In definitiva, Borderlands: The Pre-Sequel è un titolo che ha davvero poche frecce nel suo arco, appare come un videogioco fuori forma, opaco, a tratti incompleto, o meglio, portato a termine senza quella giusta attenzione e maestria che Gearbox Software aveva riposto nei precedenti prodotti, pur se non esenti da difetti. Sparita la vena comica, i dialoghi irriverenti, appesantito un gameplay divertente, riproposti tutt’una serie di elementi grafici e modelli rivestiti soltanto da nuove skin, così come i soliti bug ora addirittura aumentati anche a causa di un’ottimizzazione del codice sempre incerta, rimane ben poco per cui consigliare la nuova opera di 2K Australia. Il peccato più grande è stato quello di non essere riusciti a prendere spunto da una serie ormai fatta, che con Borderlands 2 aveva raggiunto la quasi totale maturità; motivo per cui, a nostro avviso, dovreste recuperarlo soltanto con un grosso saldo.

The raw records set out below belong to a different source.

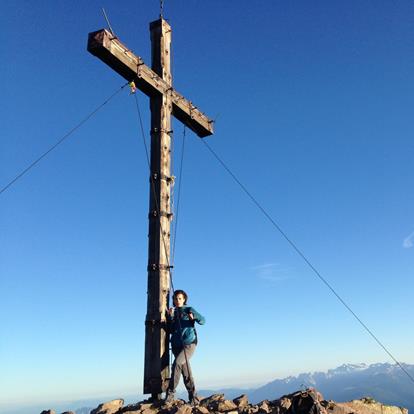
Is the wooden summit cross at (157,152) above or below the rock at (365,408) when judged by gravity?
above

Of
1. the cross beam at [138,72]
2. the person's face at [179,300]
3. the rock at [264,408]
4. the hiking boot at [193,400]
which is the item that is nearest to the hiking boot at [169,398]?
the hiking boot at [193,400]

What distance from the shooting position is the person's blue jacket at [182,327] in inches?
337

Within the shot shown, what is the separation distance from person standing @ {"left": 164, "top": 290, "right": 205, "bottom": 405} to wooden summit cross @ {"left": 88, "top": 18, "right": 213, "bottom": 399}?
0.17 metres

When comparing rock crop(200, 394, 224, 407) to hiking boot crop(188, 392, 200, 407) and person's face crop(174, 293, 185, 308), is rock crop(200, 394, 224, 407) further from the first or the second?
person's face crop(174, 293, 185, 308)

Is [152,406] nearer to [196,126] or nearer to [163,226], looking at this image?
[163,226]

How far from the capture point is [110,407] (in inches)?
307

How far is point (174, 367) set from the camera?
8.42 metres

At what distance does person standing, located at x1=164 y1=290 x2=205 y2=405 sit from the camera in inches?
332

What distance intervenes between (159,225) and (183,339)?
8.00 feet

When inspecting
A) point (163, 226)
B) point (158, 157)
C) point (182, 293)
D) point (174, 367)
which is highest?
point (158, 157)

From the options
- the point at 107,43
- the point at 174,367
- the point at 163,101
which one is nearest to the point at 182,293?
the point at 174,367

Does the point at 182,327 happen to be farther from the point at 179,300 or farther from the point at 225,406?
the point at 225,406

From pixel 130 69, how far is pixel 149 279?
15.9 ft

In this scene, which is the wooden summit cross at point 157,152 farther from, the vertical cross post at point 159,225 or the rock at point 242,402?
the rock at point 242,402
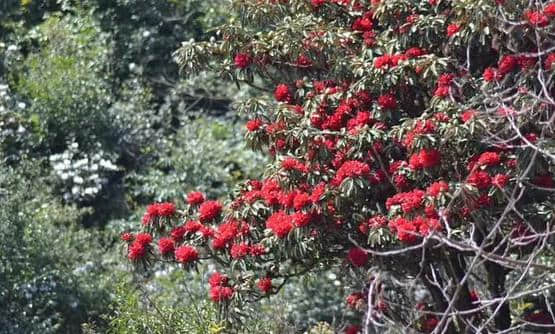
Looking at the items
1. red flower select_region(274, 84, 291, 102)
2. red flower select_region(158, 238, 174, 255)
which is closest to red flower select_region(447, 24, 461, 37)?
red flower select_region(274, 84, 291, 102)

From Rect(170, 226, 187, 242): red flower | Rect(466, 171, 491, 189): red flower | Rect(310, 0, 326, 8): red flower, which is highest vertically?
Rect(310, 0, 326, 8): red flower

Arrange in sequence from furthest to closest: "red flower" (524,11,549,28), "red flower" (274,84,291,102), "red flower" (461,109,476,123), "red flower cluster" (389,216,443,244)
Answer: "red flower" (274,84,291,102) → "red flower" (524,11,549,28) → "red flower" (461,109,476,123) → "red flower cluster" (389,216,443,244)

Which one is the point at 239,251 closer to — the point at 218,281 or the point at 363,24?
the point at 218,281

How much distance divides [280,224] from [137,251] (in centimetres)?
92

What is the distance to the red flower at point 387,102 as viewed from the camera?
5.70m

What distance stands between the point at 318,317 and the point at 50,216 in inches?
85.1

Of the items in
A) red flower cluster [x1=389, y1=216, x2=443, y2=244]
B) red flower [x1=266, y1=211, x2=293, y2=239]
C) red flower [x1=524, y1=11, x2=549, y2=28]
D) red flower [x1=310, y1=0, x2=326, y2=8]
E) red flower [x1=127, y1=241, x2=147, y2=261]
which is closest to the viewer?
red flower cluster [x1=389, y1=216, x2=443, y2=244]

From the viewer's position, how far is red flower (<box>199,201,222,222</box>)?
6023mm

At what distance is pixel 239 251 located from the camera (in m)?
5.70

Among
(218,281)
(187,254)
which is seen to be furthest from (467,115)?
(187,254)

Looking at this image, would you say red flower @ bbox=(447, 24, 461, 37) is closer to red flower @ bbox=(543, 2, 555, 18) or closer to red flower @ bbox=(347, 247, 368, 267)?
red flower @ bbox=(543, 2, 555, 18)

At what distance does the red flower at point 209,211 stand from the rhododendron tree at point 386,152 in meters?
0.02

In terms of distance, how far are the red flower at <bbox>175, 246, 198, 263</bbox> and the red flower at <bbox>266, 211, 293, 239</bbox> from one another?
0.45 m

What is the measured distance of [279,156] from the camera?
5934 millimetres
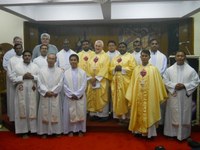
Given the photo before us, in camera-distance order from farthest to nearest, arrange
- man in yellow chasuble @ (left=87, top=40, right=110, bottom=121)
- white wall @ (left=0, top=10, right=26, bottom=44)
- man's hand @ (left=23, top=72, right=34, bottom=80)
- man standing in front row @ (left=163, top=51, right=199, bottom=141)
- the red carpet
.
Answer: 1. white wall @ (left=0, top=10, right=26, bottom=44)
2. man in yellow chasuble @ (left=87, top=40, right=110, bottom=121)
3. man's hand @ (left=23, top=72, right=34, bottom=80)
4. man standing in front row @ (left=163, top=51, right=199, bottom=141)
5. the red carpet

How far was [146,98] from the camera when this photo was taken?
5.02 m

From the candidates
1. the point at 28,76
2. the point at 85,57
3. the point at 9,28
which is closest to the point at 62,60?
the point at 85,57

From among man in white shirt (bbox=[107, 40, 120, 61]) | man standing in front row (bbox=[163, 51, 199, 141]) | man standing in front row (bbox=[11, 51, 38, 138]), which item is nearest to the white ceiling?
man in white shirt (bbox=[107, 40, 120, 61])

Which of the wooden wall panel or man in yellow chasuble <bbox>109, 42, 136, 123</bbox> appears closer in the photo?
man in yellow chasuble <bbox>109, 42, 136, 123</bbox>

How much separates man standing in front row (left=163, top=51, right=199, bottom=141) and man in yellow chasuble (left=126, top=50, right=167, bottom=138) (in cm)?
20

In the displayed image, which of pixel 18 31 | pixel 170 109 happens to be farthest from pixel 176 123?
pixel 18 31

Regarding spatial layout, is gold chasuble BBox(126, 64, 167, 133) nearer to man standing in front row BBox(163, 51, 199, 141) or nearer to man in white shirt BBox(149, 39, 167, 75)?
man standing in front row BBox(163, 51, 199, 141)

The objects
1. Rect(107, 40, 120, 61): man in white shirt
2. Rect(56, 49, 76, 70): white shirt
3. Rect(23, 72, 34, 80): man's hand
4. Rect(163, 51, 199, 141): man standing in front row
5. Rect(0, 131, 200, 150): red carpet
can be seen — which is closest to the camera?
Rect(0, 131, 200, 150): red carpet

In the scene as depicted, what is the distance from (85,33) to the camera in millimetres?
8773

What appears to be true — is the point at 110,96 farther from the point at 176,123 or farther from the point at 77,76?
the point at 176,123

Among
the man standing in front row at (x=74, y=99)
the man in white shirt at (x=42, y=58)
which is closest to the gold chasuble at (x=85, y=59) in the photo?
the man standing in front row at (x=74, y=99)

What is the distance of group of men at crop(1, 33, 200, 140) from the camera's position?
16.4 ft

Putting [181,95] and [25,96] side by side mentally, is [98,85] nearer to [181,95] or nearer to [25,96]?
[25,96]

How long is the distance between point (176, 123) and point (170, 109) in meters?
0.28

A maggior ragione, poi, se siete interessati alle versioni per console PlayStation 3 e Xbox 360, che accusano problematiche tecniche ben più marcate della controparte PC, sebbene l’engine grafico sia lo stesso di sempre e sfrutti le vecchie librerie DirectX 9. Poc’altro da aggiungere riguardo il comparto sonoro, composto da effetti sonori piuttosto buoni e da una sountrack nutrita (31 brani) che potrete acquistare anche separatamente, su siti come iTunes, a poco meno di dieci euro.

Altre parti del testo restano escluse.